Title: Recruitment and disruption of value encoding during alcohol seeking
Description:
Abstract A critical area of inquiry in the neurobiology of alcohol abuse is the neural mechanisms by which cues gain the ability to elicit alcohol use.
We previously showed that cue-evoked activity in rat ventral pallidum (VP) robustly encodes the value of cues trained under both Pavlovian and instrumental contingencies, despite a stronger relationship between cue-evoked responses and behavioral latency after instrumental training.
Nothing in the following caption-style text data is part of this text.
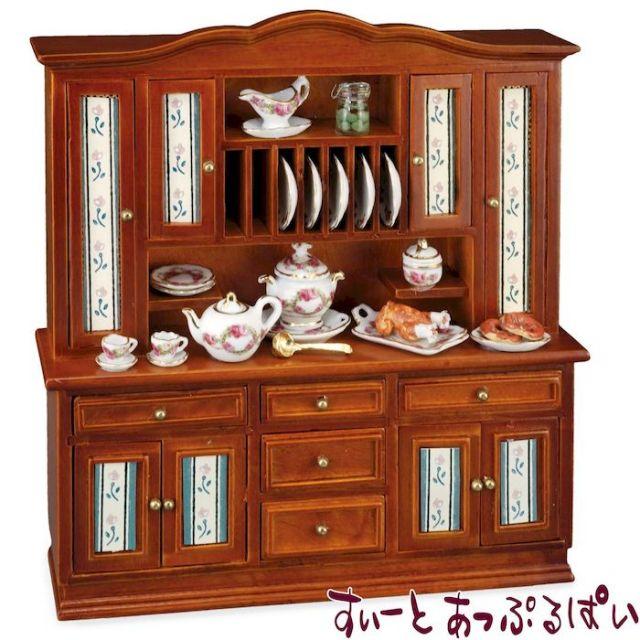 【ロイターポーセリン】 キッチンキャビネット ローズバンド RP1777-0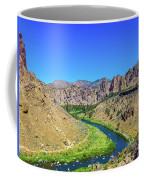 A River Runs Through Coffee Mug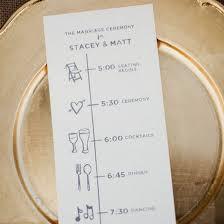 Modern Wedding Program Wedding Program Gallery Weddinggawker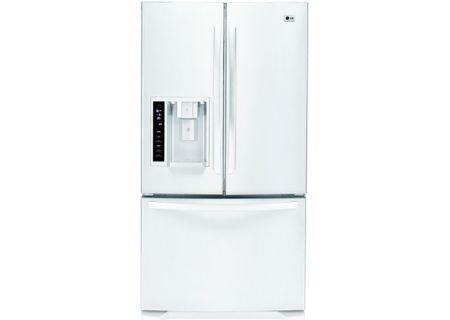 LG - LFX25971SW - Bottom Freezer Refrigerators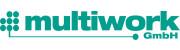 Karriere bei Multiwork GmbH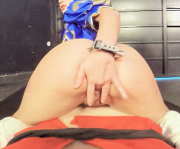 Lucy Nieto fingers herself doggy style position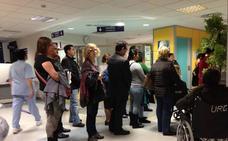 Las hospitalizaciones por la gripe en Euskadi aumentan de forma espectacular con 518 ingresos en una semana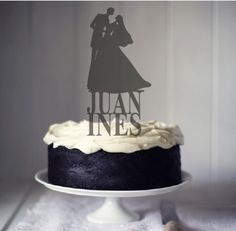 Decoración de tartas con metacrilato de color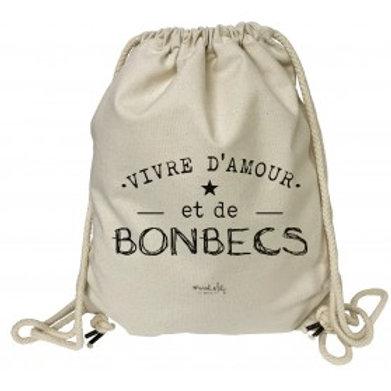 Grand sac à dos BOMBEC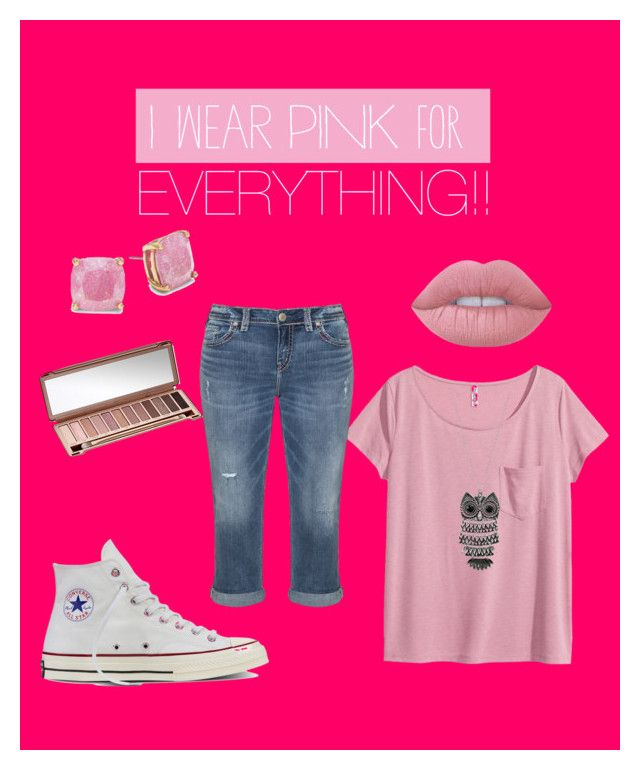 """""""Pink"""" by gracief-9 on Polyvore featuring Kate Spade, H&M, Silver Jeans Co., Mudd, Urban Decay, Converse, Lime Crime and IWearPinkFor"""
Here, we assessed VP neural representations of cue value in rats trained with a Pavlovian conditioned stimulus (CS+) that predicted alcohol delivery, and in rats trained with an instrumental discriminative stimulus (DS) that predicted alcohol availability if the rat entered the reward port during the cue.
We also examined the impact of alcohol exposure itself on the integrity of this type of signaling in rats trained with sucrose.
Decoding of cue value based on VP firing was blunted for an alcohol CS+ versus an alcohol DS, as well as in comparison to a sucrose DS or CS+.
Further, homecage alcohol exposure had opposing effects on VP encoding of cue value for a sucrose DS versus a sucrose CS+, enhancing decoding accuracy for the DS and reducing decoding accuracy for the CS+.
These findings suggest that problem alcohol seeking may result from biased engagement of specific reward-related processes via changes in VP signaling.